80C7D733-0380-4EC2-ACED-94E267694311

The verdict was – great tackle

Finally. Something has gone our way. A frustrating few days for the players has ended with them being given a huge shot in the arm. Swansea have that narrow 1-0 lead but everybody around the club is talking the right way. Whilst Cooper says his team won’t be playing for the draw Thomas Frank is in no doubt how our team will approach this one, telling the press that: “We are in total combat mode. We are so ready to play and we will come out flying …There are important games and then there are little bit more important games; this is one of those defining games and moments. We are not nervous; we know we need to attack

As for Steve Cooper’s approach of going for the win, whilst offering all the necessary respect Thomas was clear that they could be split. “In the back of their minds they know they have something to protect.

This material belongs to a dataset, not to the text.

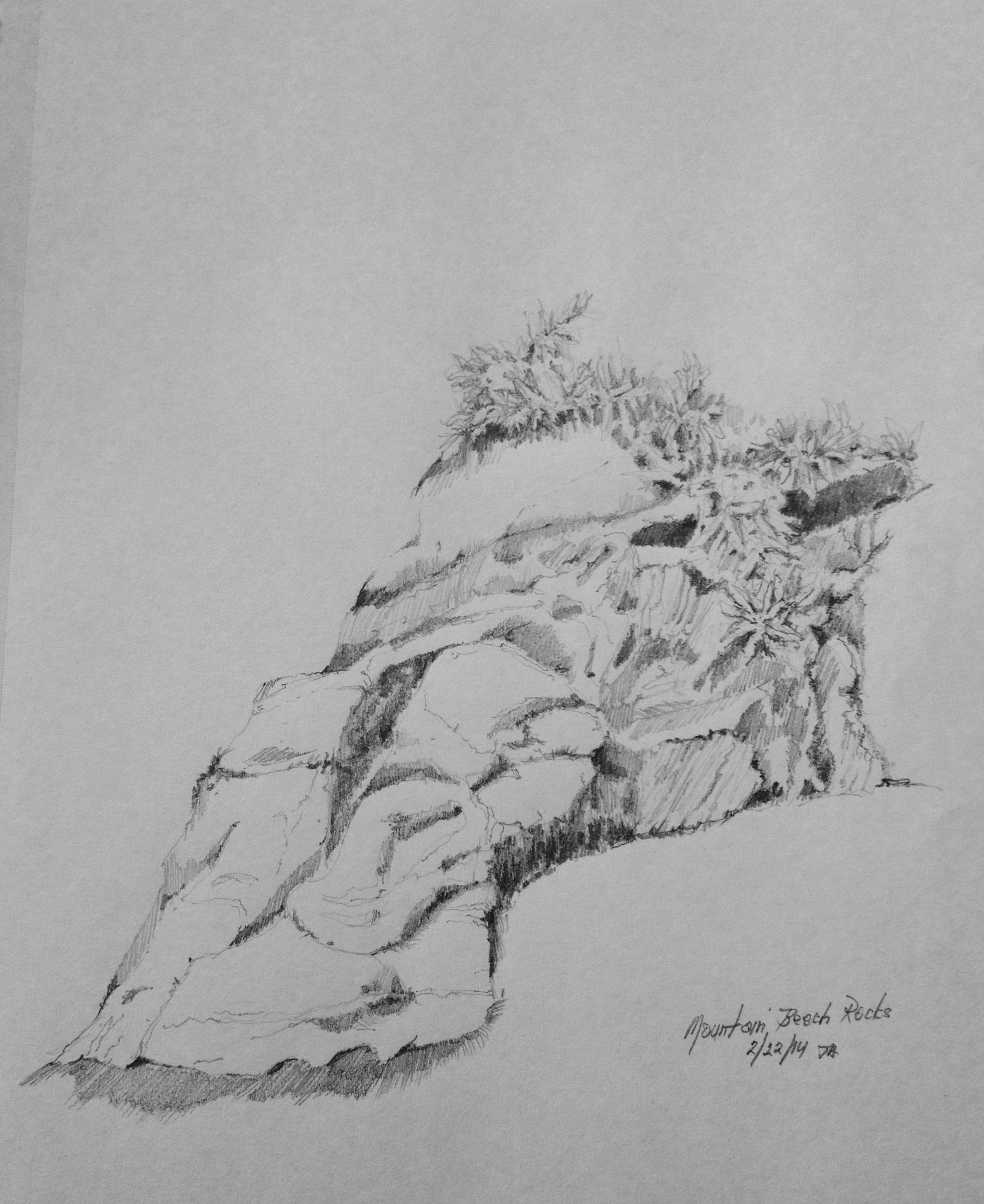 Mountain Beach Rocks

And therein lies the beauty / stress of two-legged football. Do they stick or twist? Will their approach waiver? Might the pressure of holding this slim advantage do strange things to them? The prize on offer is a huge one. Namely, that £170million chance of top flight football. It feels as though we’ve had more bites at this than Jaws but now really is THE time and I’m 100% confident we’ll do this.

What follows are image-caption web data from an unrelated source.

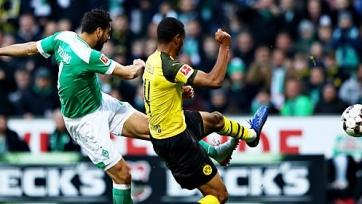 Дортмундская «Боруссия» упустила победу в матче с «Вердером»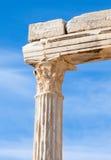 Ancient Apollo temple Stock Photo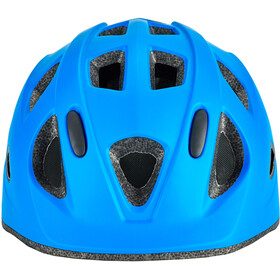 Cannondale Quick Casco Niños, blue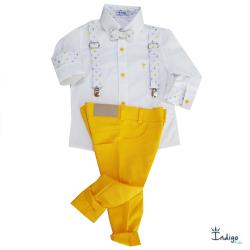 99f40e977c Camisa Egito + Calça amarela + Gravata e suspensório estampado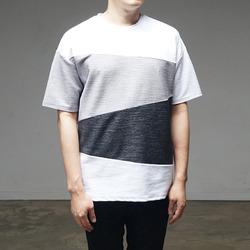 95304 보카시 사선단가라 하프슬리브 티셔츠 (2Color)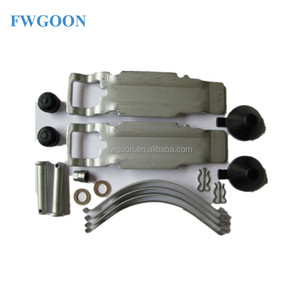 brake pad repair kit Fwgoon Auto Brake System Brake Lining Shoe Repair Kit for sale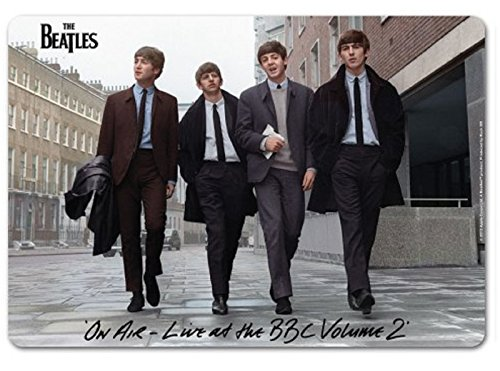 Beatles Abbey Road Album Cover Mouse Mat//Pad by Eclipse Gift Ideas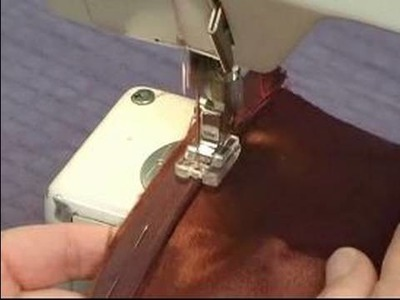 How to Sew Zippers : Sewing Right Side for Invisible Zipper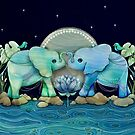 Lotus Flower Elephants Ocean Blue and Sea Green by Karin Taylor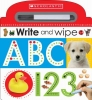 Scholastic,   Scholastic Early Learners,Write and Wipe ABC 123 (Scholastic Early Learners)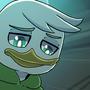 Ducktales - That's Not Ok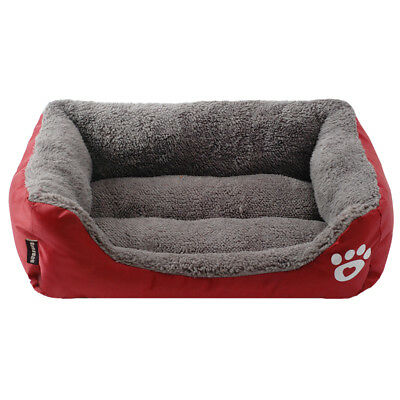 Large Pet Dog Cat Bed Puppy Cushion Mats House Waterproof Kennel Warm Blanket UK 5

The beers, pizzas, goals sweets and even mid-game extra strong mints are in. If you do one thing this evening, PLEASE have a packet of these on hand – something on a par with the lucky shirt, magic pants and JJ’s bladder in the lucky omen stakes when it comes to good goal news.

What will Thomas do? Subject to any injuries, I’d imagine he may be looking to mix things up a little bit. Knowing how well we play at our very best, the team names itself but there has been one hell of a lot of football played on recent weeks. There could be some exhausted players. What price would you put on somebody who may not have started every game but does have potentially fresher legs. Might we see a start for Shandon Baptiste or even Sergi Canos?

IMG_4497

If anyone can inspire us, it is Thomas

Brentford official name the teams at 6.45pm and from there, we know what the approach will be. For me, it is one of channeling the spirit of the season. Play with confidence. With swagger. Run at our your opponents. Know the way to goal. Keep going and never , ever give up. Think Jota. Not just in playing until the final minute but remember Jake Bidwell. Our former captain has had what could politely be described as a turgid time in recent returns to Griffin Park. More of the same would do very nicely, thank you.

As for farewell Griffin Park, what can you say? Now really is the time. We’d all LOVE to be there. We are all desperate to be there. The players would love us there but for that reason alone, I truly believe they will have the extra impetus to do this tonight. Peter Gilham will say the right words. He’ll make the right noise on the microphone. Nobody will be in doubt what this means. Not only for our future but also as a means of saying goodbye to our past. On and off the pitch.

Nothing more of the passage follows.